=== Required work ===
For each record below, write an exact copy.

(Saved data entries)
'''
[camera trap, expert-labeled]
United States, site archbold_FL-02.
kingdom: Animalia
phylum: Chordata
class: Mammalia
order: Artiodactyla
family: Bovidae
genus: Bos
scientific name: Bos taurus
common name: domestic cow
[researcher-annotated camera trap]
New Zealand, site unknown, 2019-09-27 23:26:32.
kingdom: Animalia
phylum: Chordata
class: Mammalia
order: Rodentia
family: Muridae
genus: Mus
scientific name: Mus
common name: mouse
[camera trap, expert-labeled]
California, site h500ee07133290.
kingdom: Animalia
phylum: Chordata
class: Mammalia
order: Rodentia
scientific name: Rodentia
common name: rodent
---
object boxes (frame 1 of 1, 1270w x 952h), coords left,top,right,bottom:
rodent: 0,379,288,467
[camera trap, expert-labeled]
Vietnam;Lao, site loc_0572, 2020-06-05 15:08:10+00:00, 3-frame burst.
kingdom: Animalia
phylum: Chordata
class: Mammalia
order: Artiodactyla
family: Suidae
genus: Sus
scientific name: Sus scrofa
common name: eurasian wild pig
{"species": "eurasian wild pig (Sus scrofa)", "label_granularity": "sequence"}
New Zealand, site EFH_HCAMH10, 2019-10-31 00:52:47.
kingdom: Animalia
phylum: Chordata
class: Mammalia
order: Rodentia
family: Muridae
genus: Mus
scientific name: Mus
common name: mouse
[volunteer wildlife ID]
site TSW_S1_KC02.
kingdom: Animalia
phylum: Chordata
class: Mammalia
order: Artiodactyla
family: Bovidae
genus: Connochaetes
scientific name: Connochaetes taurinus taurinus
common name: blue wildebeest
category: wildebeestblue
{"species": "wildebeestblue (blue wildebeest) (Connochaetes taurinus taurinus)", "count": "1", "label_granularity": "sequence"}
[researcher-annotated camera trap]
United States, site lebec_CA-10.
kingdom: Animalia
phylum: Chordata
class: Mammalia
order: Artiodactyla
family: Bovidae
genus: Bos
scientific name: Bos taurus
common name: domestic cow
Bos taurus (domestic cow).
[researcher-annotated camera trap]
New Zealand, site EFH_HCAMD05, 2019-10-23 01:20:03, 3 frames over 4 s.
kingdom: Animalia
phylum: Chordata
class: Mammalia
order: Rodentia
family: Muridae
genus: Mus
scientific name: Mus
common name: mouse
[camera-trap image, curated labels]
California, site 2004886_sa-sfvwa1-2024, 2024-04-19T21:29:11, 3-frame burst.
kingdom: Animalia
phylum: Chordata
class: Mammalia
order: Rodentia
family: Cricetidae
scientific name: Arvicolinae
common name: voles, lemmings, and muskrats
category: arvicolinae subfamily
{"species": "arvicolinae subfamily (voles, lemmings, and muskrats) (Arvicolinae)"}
'''
=== Answer space ===
[camera trap, expert-labeled]
United States, site archbold_FL-02.
kingdom: Animalia
phylum: Chordata
class: Mammalia
order: Artiodactyla
family: Bovidae
genus: Bos
scientific name: Bos taurus
common name: domestic cow
[researcher-annotated camera trap]
New Zealand, site unknown, 2019-09-27 23:26:32.
kingdom: Animalia
phylum: Chordata
class: Mammalia
order: Rodentia
family: Muridae
genus: Mus
scientific name: Mus
common name: mouse
[camera trap, expert-labeled]
California, site h500ee07133290.
kingdom: Animalia
phylum: Chordata
class: Mammalia
order: Rodentia
scientific name: Rodentia
common name: rodent
---
object boxes (frame 1 of 1, 1270w x 952h), coords left,top,right,bottom:
rodent: 0,379,288,467
[camera trap, expert-labeled]
Vietnam;Lao, site loc_0572, 2020-06-05 15:08:10+00:00, 3-frame burst.
kingdom: Animalia
phylum: Chordata
class: Mammalia
order: Artiodactyla
family: Suidae
genus: Sus
scientific name: Sus scrofa
common name: eurasian wild pig
{"species": "eurasian wild pig (Sus scrofa)", "label_granularity": "sequence"}
New Zealand, site EFH_HCAMH10, 2019-10-31 00:52:47.
kingdom: Animalia
phylum: Chordata
class: Mammalia
order: Rodentia
family: Muridae
genus: Mus
scientific name: Mus
common name: mouse
[volunteer wildlife ID]
site TSW_S1_KC02.
kingdom: Animalia
phylum: Chordata
class: Mammalia
order: Artiodactyla
family: Bovidae
genus: Connochaetes
scientific name: Connochaetes taurinus taurinus
common name: blue wildebeest
category: wildebeestblue
{"species": "wildebeestblue (blue wildebeest) (Connochaetes taurinus taurinus)", "count": "1", "label_granularity": "sequence"}
[researcher-annotated camera trap]
United States, site lebec_CA-10.
kingdom: Animalia
phylum: Chordata
class: Mammalia
order: Artiodactyla
family: Bovidae
genus: Bos
scientific name: Bos taurus
common name: domestic cow
Bos taurus (domestic cow).
[researcher-annotated camera trap]
New Zealand, site EFH_HCAMD05, 2019-10-23 01:20:03, 3 frames over 4 s.
kingdom: Animalia
phylum: Chordata
class: Mammalia
order: Rodentia
family: Muridae
genus: Mus
scientific name: Mus
common name: mouse
[camera-trap image, curated labels]
California, site 2004886_sa-sfvwa1-2024, 2024-04-19T21:29:11, 3-frame burst.
kingdom: Animalia
phylum: Chordata
class: Mammalia
order: Rodentia
family: Cricetidae
scientific name: Arvicolinae
common name: voles, lemmings, and muskrats
category: arvicolinae subfamily
{"species": "arvicolinae subfamily (voles, lemmings, and muskrats) (Arvicolinae)"}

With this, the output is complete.